Kirke, who grew up in New York City to artistic parents (her father is the former drummer for the rock bands Free and Bad Company; her mother owned a popular clothing boutique in Manhattan's West Village), wanted to act since she was young. But when she left the city to study at Bard College in New York's Hudson Valley, other artistic pursuits began to take hold. While majoring in film theory, Kirke took up music, guitar, and singing with friends, and eventually formed an alt-country band, She Rose. But when Kirke returned to the city after graduation, with her sister Jemima a star thanks to her role on HBO’s Girls, the acting bug took over, and Kirke quickly found work, first in a small but pivotal role in David Fincher’s Gone Girl, and then as one of two leads in Noah Baumbach’s well-received indie, Mistress America.
Now, Kirke sits at the top of casting lists across Hollywood and is one audition away from the role that will launch her to rarified movie stardom. But until that happens, Kirke is thrilled to follow her artistic muse wherever it leads her. She just wrapped her third season as the ambitious oboist Hailey on Amazon’s Mozart in the Jungle, and will next star opposite Jemima in writer Emma Forrest’s directorial debut, Untogether. We recently spoke with Kirke, who splits her time between New York and Los Angeles, about why she felt the need to start her music career now, how her college experience changed her life, and what she’s learned about Hollywood.
Props courtesy of ACME Brooklyn
Does being on a movie set feel like work to you? How about being on stage?
[Being on set] feels like work because it is fucking work—you work for fourteen hours a day. But, as a musician at this moment in my life, I get to call the shots, and it is still much more in the realm of passion and hobby. On set, I’m learning lines, I’m getting ready. I’m doing all these things you don’t necessarily think go with acting—I’m doing press, I’m doing ADR. There are so many other elements to it, and the actual time you get to act is probably like three hours out of the 14 hours.
You just finished shooting season three of Mozart in the Jungle. How does it feel now as opposed to the first season? Do you enjoy revisiting the same character again and again?

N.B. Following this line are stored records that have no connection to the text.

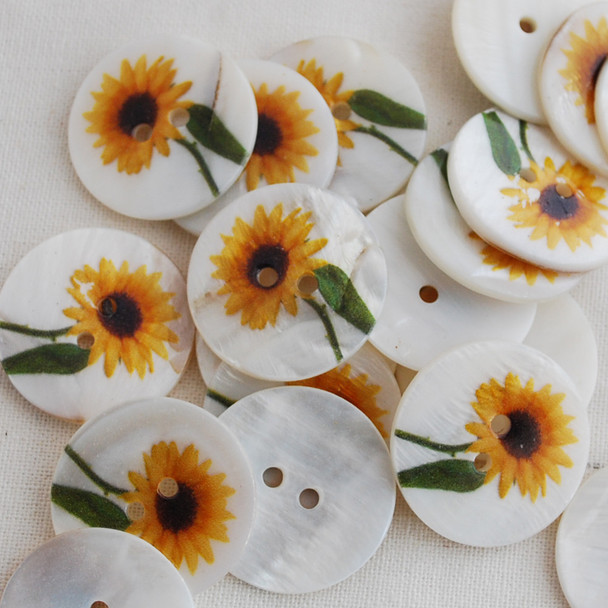 100 Natural Shell Buttons - Sunflower Flower - 2.5cm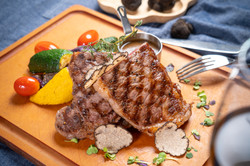 Grilled M5 Australian Wagyu Striploin with Fresh Black Truffles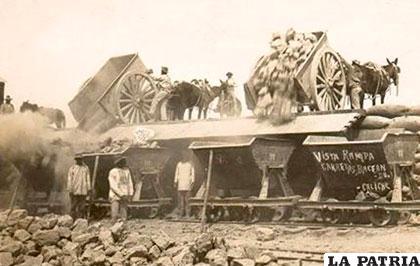 Carretones de minerales de plata procedentes de  Pulacayo en la rampa de Antofagasta 1887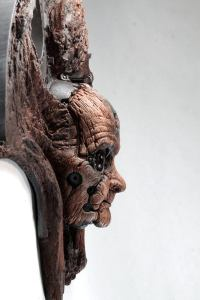 TARMAK QUIMBATTI. Old wooden robot wall sculpture by Tomas Barcelo. 4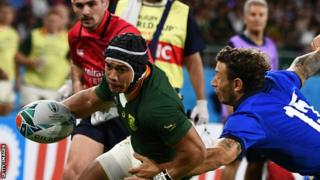 Cheslin Kolbe scores a try for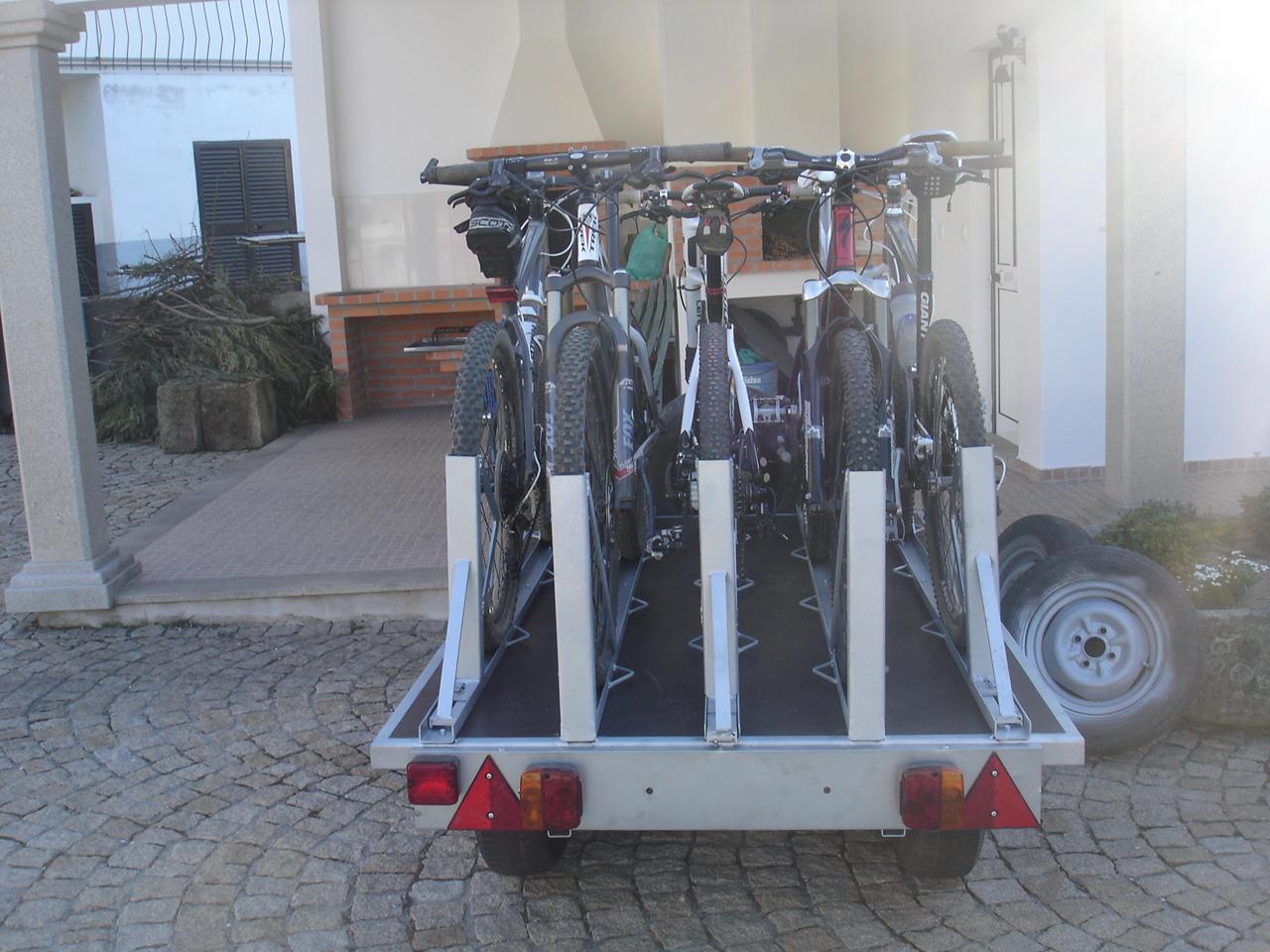 Ajuda - Vou modificar um atrelado só para levar as bikes DSC00249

I grew to love that person so much more this season than I had before. Her journey and mine are something that is beginning to—not coincidentally because I play her—intersect. This season, she becomes the conductor, while this year, I decided to pursue music. We’re both expanding who we want to be in the world and for ourselves, and it’s so cool to get to try that all through her before I do it myself. Also, I think that this season there’s a level of comfort that I felt being on that set. It’s such a great set to be on. All of the actors are incredible, the people who make the show are just so fun, it’s like a big, big family. I know it sounds really corny when people say that.
You’re about to act opposite your sister for the first time. How do you feel about that?
I’m so excited because Jemima called me and was like, “This lady wants us to do a movie together,” and I was like, "Okay, sure, whatever." And then I read the script, and I was like, "This is incredible."
Are you going to find it weird?
Of course, it’s going to be weird, but I want to expand as an artist and as a person, and this is how that’s happening for me, so I’m gonna roll with it.